– review by Julia Brown
Everything you really need to know about Exit Through the Gift Shop can be summed up by the title itself: it is both a literal statement about the way in which the people are directed to exit an art museum or gallery (i.e. you have to run the gauntlet of the gift shop to get out), and a metaphor for the role of Art in our modern, consumer-driven world. Indeed, everything about this film is both straightforward, yet at the same time not quite what it seems on the surface.
At first glance this film is a documentary. However, since the “director” (if you can even call him that) is the notorious street artist known as Banksy, a shadowy figure who has become (in)famous by doing things like sneaking into the world’s most prestigious art museums to hang his own controversial yet brilliant pieces, it behooves us to be a little bit cautious when it comes to deciding where fact ends and fiction (or art) begins.
The narrator (Rhys Ifans) tells us that this is a story about a man named Thierry Guetta, a quirky French fellow who clearly has some type of obsessive disorder because he cannot seem to put down his film camera. Like, ever. Luckily for Thierry’s friends and family, who are understandably sick of him filming their every waking moment, he is introduced, via an LA-based cousin, to a burgeoning underground art movement called “street art”. Thierry’s cousin is known in the street art world as Space Invader, so named for the space invader-style art pieces he plasters onto public buildings. Space Invader takes Thierry along for the ride during his mostly-illegal art adventures, and in the process Thierry gets hooked on the adrenaline rush, all the while obsessively filming everything that happens.
Through his cousin, Thierry gets to meet, film and provide look-out services for some of the stars of the street art scene, including folks like Shepard Fairey, who was later made famous by his iconic “Hope” poster of US President Obama. At a certain point, these street artists get curious about what, exactly, Thierry is planning on doing with his reams of footage. Naturally, Thierry tells them he plans on making a film about street art. It’s at this point that we wonder if Thierry’s film about street art is actually this film about street art. No matter, Banksy periodically appears on-screen, albeit cloaked in darkness and with his voice altered, to guide us through the story.
Not that we can take everything Banksy tells us at face value. He claims, for example, that he believed Thierry was the real deal, as far as film-making was concerned, and that’s why he let Thierry tag along during his own exploits. That’s a little bit hard to swallow, though, given that it doesn’t take a genius to see that Thierry is not exactly the sharpest knife in the drawer. Indeed, there is evidence to suggest that Banksy is using Thierry’s innocence/ignorance of “real” art to call into question the very nature of art itself, which is the subtext of most of Banksy’s work, and the point underlying most street art in general. Or maybe Thierry isn’t exactly what he seems, either – maybe he is really a plant who is in on Banksy’s artistic “joke”? It’s enough to make one paranoid.

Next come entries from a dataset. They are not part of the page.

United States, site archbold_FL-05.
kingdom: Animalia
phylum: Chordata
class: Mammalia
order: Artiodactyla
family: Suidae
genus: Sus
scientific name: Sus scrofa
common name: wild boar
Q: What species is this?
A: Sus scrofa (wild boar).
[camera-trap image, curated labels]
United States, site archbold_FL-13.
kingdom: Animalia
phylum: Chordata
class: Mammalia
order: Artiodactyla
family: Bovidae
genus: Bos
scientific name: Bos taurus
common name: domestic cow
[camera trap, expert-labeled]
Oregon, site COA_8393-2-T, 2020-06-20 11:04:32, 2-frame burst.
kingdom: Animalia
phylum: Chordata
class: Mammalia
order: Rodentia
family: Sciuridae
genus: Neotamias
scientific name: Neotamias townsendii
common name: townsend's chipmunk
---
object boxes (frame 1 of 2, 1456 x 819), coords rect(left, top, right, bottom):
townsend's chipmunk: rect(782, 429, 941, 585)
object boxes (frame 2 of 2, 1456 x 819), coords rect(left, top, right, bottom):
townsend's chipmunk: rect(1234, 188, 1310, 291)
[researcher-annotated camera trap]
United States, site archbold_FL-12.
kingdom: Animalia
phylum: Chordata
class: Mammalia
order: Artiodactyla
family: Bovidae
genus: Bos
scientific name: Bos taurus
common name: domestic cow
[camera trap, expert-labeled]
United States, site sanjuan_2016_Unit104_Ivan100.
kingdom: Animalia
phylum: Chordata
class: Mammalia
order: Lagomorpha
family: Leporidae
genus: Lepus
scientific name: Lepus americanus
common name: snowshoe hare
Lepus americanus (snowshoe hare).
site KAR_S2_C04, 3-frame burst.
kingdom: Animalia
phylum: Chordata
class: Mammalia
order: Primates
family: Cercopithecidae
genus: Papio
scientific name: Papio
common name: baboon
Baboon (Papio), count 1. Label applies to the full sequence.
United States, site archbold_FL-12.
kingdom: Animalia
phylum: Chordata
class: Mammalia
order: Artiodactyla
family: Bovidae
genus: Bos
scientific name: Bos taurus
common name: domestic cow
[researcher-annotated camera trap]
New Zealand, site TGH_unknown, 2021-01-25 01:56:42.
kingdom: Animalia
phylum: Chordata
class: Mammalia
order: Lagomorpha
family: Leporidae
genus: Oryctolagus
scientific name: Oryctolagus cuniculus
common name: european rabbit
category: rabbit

The fact that Thierry is often behind the camera when he is ostensibly the subject of the documentary must be noted here. Banksy states at the beginning that the film started out being about him, but ended up being about Thierry because Thierry is “more interesting”. But who could be more interesting than a mysterious man like Banksy, who runs all over the world under cover of darkness, provoking outrage and discussion amongst the general public and the elite of the art world alike? A lovable but dim-witted French guy who likes to film stuff? I fear Banksy doth protest too much.
The scene that goes to the heart of these questions involves Thierry filming Banksy as he sifts through what looks like boxes full of English pound notes. The notes look very authentic, save one detail: instead of a portrait of the Queen, it is Princess Diana’s mug that graces the front of the notes. Banksy explains to Thierry that he made the almost one million pounds worth of bank notes with no real idea of what he was going to actually do with them. Eventually, he decided to hand them out to the crowd at a music festival. Of course, the grubby kids he gave them to failed to notice the subtle picture change, and used them as actual currency to buy beer, etc, mostly because the vendors at the concert didn’t notice, either.
At this point, Banksy maintains that he doesn’t know what the heck to do with the “money”, because it’s not really functioning as art – now it’s just counterfeit currency, and he can’t get involved in counterfeiting because, as he says with some irony, that is illegal. Thierry, not surprisingly, doesn’t seem to really get what the issue is. After all, what is the real difference between a cleverly subversive bank note that is ultimately worth money as art, or a fake note that is so artful that it passes for real cash? Where is the line between fake and real anyway? And while we are asking these questions, isn’t it true that art and commerce are uneasy but necessary bedfellows in our world today?
It’s perhaps not too shocking that, by the end of the film, Banksy and his street art comrades patently refuse to give us any definitive answers to these sorts of questions. We leave the theatre feeling somewhat duped yet enlightened, and maybe if the theatre is lucky, we’ll have bought the big bag of popcorn at some point during the show.